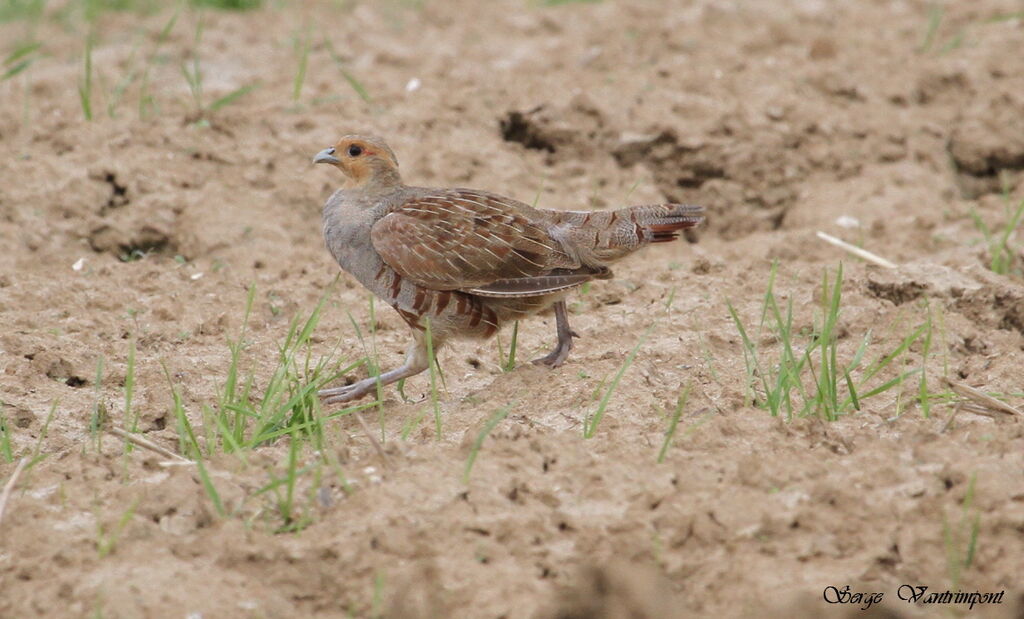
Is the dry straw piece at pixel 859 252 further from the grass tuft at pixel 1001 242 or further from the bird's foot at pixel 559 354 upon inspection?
the bird's foot at pixel 559 354

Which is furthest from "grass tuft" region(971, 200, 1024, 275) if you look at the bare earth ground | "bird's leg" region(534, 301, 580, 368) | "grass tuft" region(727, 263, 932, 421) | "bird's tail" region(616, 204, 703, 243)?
"bird's leg" region(534, 301, 580, 368)

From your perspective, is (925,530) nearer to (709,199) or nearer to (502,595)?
(502,595)

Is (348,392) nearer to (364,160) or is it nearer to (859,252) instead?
(364,160)

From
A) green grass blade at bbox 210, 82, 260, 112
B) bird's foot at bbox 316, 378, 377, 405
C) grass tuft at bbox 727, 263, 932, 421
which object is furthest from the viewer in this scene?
green grass blade at bbox 210, 82, 260, 112

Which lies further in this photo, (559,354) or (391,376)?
(559,354)

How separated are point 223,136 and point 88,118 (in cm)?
69

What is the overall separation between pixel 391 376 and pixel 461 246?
→ 548 mm

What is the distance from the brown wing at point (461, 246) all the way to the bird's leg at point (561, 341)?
0.62ft

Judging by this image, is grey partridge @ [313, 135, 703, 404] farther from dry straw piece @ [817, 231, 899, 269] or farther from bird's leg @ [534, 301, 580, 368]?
dry straw piece @ [817, 231, 899, 269]

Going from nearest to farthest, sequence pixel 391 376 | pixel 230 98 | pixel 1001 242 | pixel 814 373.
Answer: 1. pixel 814 373
2. pixel 391 376
3. pixel 1001 242
4. pixel 230 98

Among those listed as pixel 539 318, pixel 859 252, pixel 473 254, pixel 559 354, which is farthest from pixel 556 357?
pixel 859 252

+--

• [Problem requirements]:
Reproduce word for word the portion of the material above that opens at its beginning and closes with the line containing "4. pixel 230 98", both ends included. Omit the pictures from your reply.

• [Reply]:
Is the dry straw piece at pixel 859 252 further from the grass tuft at pixel 1001 242 or further from the bird's foot at pixel 559 354 upon inspection?
the bird's foot at pixel 559 354

Which is furthest from "grass tuft" region(971, 200, 1024, 275) if you look at the bare earth ground | "bird's leg" region(534, 301, 580, 368) | "grass tuft" region(727, 263, 932, 421) | "bird's tail" region(616, 204, 703, 243)?
"bird's leg" region(534, 301, 580, 368)

From your perspective, is (925,530) nearer to (709,199) or nearer to (502,595)?
(502,595)

Is (348,392) nearer to (364,160) or is it nearer to (859,252) instead?
(364,160)

From
A) green grass blade at bbox 210, 82, 260, 112
B) bird's foot at bbox 316, 378, 377, 405
C) grass tuft at bbox 727, 263, 932, 421
which object is furthest from the viewer in this scene?
green grass blade at bbox 210, 82, 260, 112

Which lies further in this photo, (559,354) or (391,376)?
(559,354)

How separated are point 223,136 and point 88,118 (in cm)?
69

What is the overall separation between pixel 391 376 and pixel 461 246?
→ 548 mm

What is the distance from the brown wing at point (461, 246) all the way to the bird's leg at point (561, 341)?
0.62ft

Judging by this image, is grey partridge @ [313, 135, 703, 404] farther from dry straw piece @ [817, 231, 899, 269] or farther from bird's leg @ [534, 301, 580, 368]?
dry straw piece @ [817, 231, 899, 269]

Going from nearest to farthest, sequence pixel 391 376 | pixel 230 98 | pixel 1001 242 | pixel 814 373.
Answer: 1. pixel 814 373
2. pixel 391 376
3. pixel 1001 242
4. pixel 230 98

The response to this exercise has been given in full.